Set down exactly, and only, the lines from the one with "sony_smartwatch3_screen.jpg" to the final line of the entries, both included.

Input data:
== == ==

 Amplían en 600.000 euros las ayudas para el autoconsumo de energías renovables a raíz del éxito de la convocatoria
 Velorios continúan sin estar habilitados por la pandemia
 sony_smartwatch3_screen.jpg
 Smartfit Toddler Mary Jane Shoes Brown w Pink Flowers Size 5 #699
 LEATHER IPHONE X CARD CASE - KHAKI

== == ==

Expected answer:
 sony_smartwatch3_screen.jpg
 Smartfit Toddler Mary Jane Shoes Brown w Pink Flowers Size 5 #699
 LEATHER IPHONE X CARD CASE - KHAKI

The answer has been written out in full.